### ENTRIES SHOWN
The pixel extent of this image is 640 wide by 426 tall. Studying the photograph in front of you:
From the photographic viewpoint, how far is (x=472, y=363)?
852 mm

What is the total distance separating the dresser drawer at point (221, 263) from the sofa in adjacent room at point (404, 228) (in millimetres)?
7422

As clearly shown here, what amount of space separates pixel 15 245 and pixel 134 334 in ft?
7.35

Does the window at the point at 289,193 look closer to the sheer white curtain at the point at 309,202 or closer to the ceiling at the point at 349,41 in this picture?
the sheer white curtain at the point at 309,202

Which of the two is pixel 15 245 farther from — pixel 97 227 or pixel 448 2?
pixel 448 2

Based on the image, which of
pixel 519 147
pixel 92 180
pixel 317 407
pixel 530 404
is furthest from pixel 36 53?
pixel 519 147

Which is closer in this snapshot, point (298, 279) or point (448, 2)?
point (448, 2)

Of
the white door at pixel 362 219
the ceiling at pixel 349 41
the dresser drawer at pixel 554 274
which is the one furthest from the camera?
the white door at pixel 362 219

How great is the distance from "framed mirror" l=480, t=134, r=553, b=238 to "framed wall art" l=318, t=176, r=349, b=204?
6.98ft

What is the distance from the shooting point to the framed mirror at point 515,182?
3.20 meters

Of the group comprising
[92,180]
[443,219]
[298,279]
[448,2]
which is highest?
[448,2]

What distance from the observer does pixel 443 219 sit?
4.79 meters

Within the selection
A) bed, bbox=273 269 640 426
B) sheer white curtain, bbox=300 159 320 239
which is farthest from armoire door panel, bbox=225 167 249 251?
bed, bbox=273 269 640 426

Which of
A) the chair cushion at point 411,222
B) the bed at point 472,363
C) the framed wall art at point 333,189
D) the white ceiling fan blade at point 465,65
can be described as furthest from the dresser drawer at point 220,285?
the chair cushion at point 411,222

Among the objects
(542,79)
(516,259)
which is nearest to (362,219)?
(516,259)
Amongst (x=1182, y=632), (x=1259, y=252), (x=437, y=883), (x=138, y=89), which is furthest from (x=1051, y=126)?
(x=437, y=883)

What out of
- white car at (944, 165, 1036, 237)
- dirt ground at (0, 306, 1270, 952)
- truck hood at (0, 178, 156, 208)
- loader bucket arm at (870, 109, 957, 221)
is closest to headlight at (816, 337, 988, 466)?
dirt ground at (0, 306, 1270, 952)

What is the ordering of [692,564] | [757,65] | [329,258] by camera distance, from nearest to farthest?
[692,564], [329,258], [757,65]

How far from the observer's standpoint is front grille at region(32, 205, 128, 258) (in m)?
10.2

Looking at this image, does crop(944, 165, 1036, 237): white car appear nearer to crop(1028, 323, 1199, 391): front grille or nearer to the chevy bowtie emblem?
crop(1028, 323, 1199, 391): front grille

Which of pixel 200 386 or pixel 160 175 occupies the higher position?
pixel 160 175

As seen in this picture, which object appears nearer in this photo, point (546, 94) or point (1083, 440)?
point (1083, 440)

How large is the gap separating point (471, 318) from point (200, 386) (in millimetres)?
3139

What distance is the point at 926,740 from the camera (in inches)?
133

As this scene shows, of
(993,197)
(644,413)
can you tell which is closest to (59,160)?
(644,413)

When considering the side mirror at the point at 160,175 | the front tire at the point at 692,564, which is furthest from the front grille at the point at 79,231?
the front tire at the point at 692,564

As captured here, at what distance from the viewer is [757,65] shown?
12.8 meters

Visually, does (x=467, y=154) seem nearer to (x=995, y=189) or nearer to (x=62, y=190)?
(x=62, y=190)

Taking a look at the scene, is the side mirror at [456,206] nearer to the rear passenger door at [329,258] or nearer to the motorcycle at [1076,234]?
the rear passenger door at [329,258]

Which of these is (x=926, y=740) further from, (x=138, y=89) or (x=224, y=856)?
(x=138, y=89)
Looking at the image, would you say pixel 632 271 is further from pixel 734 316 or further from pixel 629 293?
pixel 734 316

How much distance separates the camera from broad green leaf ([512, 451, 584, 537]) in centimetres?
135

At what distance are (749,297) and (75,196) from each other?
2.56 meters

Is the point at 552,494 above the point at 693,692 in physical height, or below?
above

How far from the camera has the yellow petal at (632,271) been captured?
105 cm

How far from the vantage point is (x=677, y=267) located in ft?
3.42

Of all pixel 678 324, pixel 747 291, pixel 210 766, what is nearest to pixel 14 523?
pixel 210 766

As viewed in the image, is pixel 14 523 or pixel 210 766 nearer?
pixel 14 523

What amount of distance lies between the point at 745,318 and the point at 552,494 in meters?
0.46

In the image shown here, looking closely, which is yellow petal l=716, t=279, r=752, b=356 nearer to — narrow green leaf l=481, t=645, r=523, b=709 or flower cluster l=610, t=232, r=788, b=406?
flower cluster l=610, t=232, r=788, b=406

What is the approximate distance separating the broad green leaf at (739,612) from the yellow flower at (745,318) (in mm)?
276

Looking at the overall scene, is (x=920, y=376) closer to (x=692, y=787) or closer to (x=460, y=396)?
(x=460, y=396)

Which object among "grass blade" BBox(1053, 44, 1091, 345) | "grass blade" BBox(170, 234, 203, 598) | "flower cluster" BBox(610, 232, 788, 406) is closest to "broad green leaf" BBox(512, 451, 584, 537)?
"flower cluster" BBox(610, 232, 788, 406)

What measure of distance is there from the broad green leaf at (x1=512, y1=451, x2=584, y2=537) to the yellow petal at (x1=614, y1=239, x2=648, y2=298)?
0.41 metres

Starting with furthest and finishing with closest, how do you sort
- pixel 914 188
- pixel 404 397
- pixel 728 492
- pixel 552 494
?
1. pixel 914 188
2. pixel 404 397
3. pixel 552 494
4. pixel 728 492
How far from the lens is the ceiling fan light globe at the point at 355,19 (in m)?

### AIM OF THE TASK
Reformat the rows from the line containing "What is the approximate" through the last row, inclusive, as a numbered list, dropping any blank lines.

### FINAL RESULT
1. What is the approximate distance separating the broad green leaf at (739,612) from the yellow flower at (745,318) (in mm)?
2. 276
3. Looking at the overall scene, is (x=920, y=376) closer to (x=692, y=787) or closer to (x=460, y=396)?
4. (x=460, y=396)
5. Which object among "grass blade" BBox(1053, 44, 1091, 345) | "grass blade" BBox(170, 234, 203, 598) | "flower cluster" BBox(610, 232, 788, 406) is closest to "broad green leaf" BBox(512, 451, 584, 537)?
6. "flower cluster" BBox(610, 232, 788, 406)
7. What measure of distance is there from the broad green leaf at (x1=512, y1=451, x2=584, y2=537) to the yellow petal at (x1=614, y1=239, x2=648, y2=298)?
8. 0.41 metres
9. Starting with furthest and finishing with closest, how do you sort
10. - pixel 914 188
11. - pixel 404 397
12. - pixel 728 492
13. - pixel 552 494
14. ?
15. 1. pixel 914 188
16. 2. pixel 404 397
17. 3. pixel 552 494
18. 4. pixel 728 492
19. How far from the lens is the ceiling fan light globe at the point at 355,19 (in m)?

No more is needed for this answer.